Since being shot 12 years ago, Christopher Johnson has learned to focus on solutions and be comfortable in situations where others might be uneasy. Those skills have helped him become a successful real estate agent, medical dispatcher and a leader of the Greater Boston Chapter of United Spinal Association.
Johnson is a licensed EMT and has spent the past nine years working for Boston Emergency Medical Service as a dispatcher, answering 911 calls and providing assistance while an ambulance is in route. His most rewarding calls are the ones in which he instructs a caller through the process of safely delivering a baby. These life-and-death situations are where his skills and expertise are most vital. “I’ve done quite a few baby deliveries over the phone,” he says. “On one call, the newborn had a nuchal cord, where the umbilical cord is wrapped around the neck. The caller was extremely calm, and I was able to instruct her to gently remove it. It worked out.”
Johnson’s life as a paraplegic began on the other end of a 911 call. After sustaining a gunshot wound, he required emergency care and assistance to survive. During his recovery, Johnson learned that his spinal cord injury would not be the most difficult hurdle to overcome. Figuring out how to move forward and live again was the most grueling challenge. Johnson says he remembers spending a lot of time sitting with his friends and family, reminiscing about everything prior to his accident. “Remember when we did this, remember when we went there,” he says. “I recall literally telling myself, ‘I’m tired of saying remember when. I have to get out there and create new memories and find things I can do.’ So that’s what I did.”
At the suggestion of Kenneth Mumford, a fellow gunshot survivor who ran Boston’s Wheelchair Sports and Recreation Association, Johnson joined the New England Blazers wheelchair basketball team. He then interned with an outreach and advocate training program through the Boston Public Health Commission and, after going through EMT certification, found a career as a dispatcher with Boston EMS.
He likes the job, providing instruction and talking people through stressful situations and sometimes being able to give people “a second opportunity to live.” One thing he’s taken away from nine years as an EMT? “Just try to remain calm no matter what. Don’t panic. Regardless of your situation, panicking never helps,” he says. “Instead of focusing on the problem, focus on the solution.”
That solution-based approach helps Johnson push his boundaries on a regular basis — whether it’s taking up scuba or diving into a second career. Johnson often works the graveyard shift as a dispatcher, and he recently decided to get a day job as well. About a year and a half ago he got his real estate license. When he started that process, he said friends in chairs would ask him, “How are you going to show properties if there are stairs or whatnot?” Johnson knew it might not be easy, but that he’d figure it out. “I have a friend of mine come along to pull me up the stairs, or if it’s a narrow or windy stair case, they’ll carry the chair up and I’ll bump up the stairs.”

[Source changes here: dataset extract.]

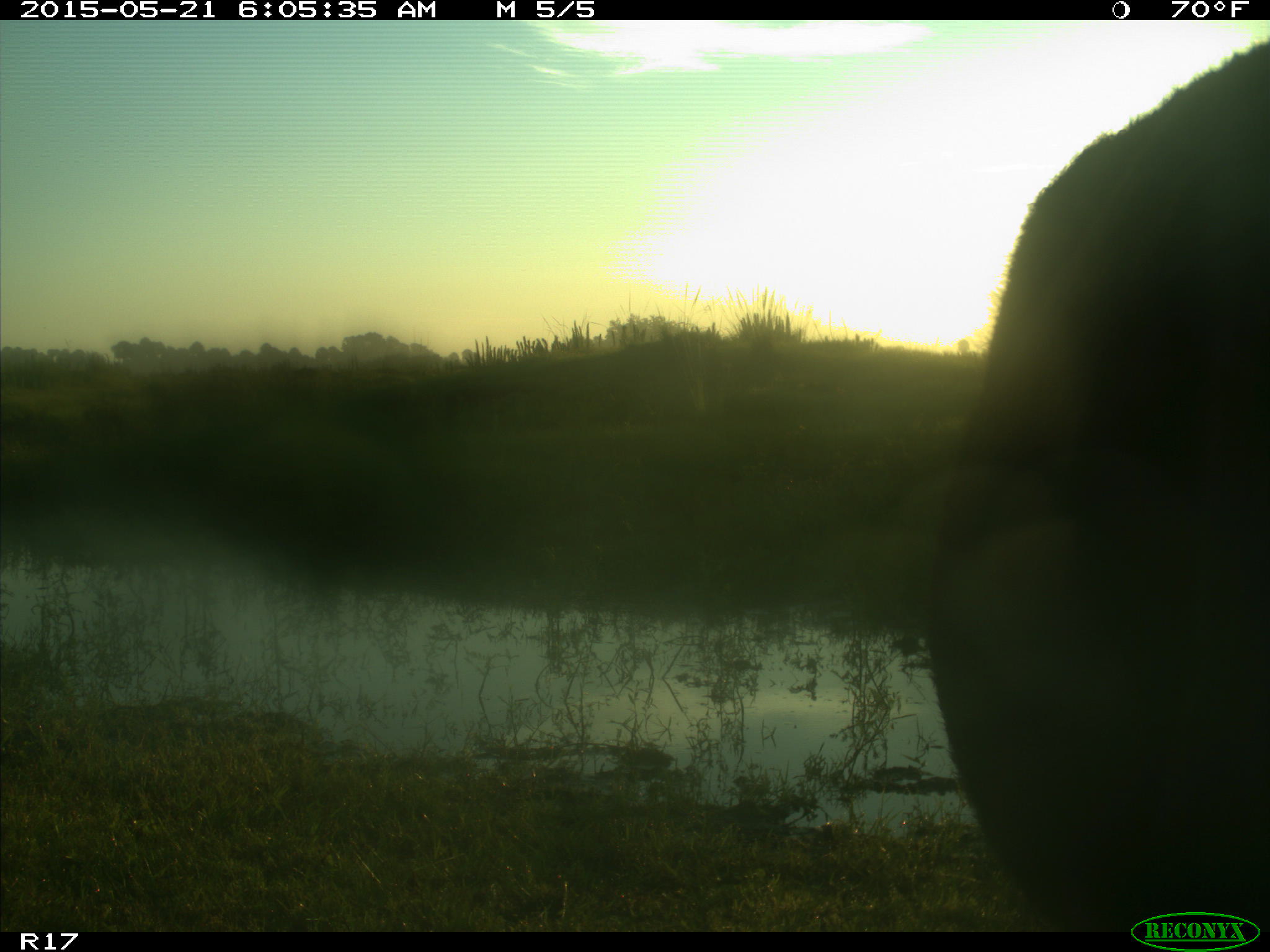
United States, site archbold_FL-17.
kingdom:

The first year was rough, as he gained experience and learned the ropes, but Johnson sold four properties and has a fifth under contract. “It’s been going well,” he says. When asked if he recommends either real estate or dispatching to other wheelchair users, he brushes the premise of the question aside. “I would recommend that anyone in a wheelchair do whatever they want to do,” he says. “Choosing a career path that’s not necessarily wheelchair-friendly is just a matter of what you’re willing to put yourself through. I’ve always told anyone, whether your disabled or not, ‘Become comfortable with being uncomfortable. That’s where you’ll begin to see yourself grow.’”
Providing a Safety Net
Johnson first got involved with United Spinal Association as a peer mentor before moving to an outreach advocacy position where he helped pioneer a program to help connect people with SCI to whatever resources they may need to live in the community.
“I would go out into the community to meet at-risk individuals who may have fallen through the cracks of the healthcare system. One of our main hospitals, Boston Medical Center, had just shut down its spinal cord injury floor and a lot of people were getting sent to nursing homes and kind of scattered about. I helped a number of people to get out of nursing homes. There was another lady who was in a nursing home and she didn’t have a wheelchair she could operate on her own. We were able to secure a grant and get her a power wheelchair. We were also able to help secure housing for a couple of other guys in Boston. Beth Weaver, the director of the chapter, was extremely instrumental in working with me and eliminating red tape so these individuals could get the services and the products they needed. We try to just meet them in the community where they are and be a resource and help them not to feel alone in their situation.”
Can’t Work Without:
Most dispatchers use a foot pedal to transmit over the radio. I have something like a space bar that sits on a platform that I can use with my hand.
Why I Joined United Spinal:
My mentor Dave Estrada asked me to come visit a kid who was a gunshot survivor. Unfortunately, he wasn’t really wanting to take anyone’s advice. I thought I was just visiting this one kid, but they asked me to be a volunteer mentor and I did.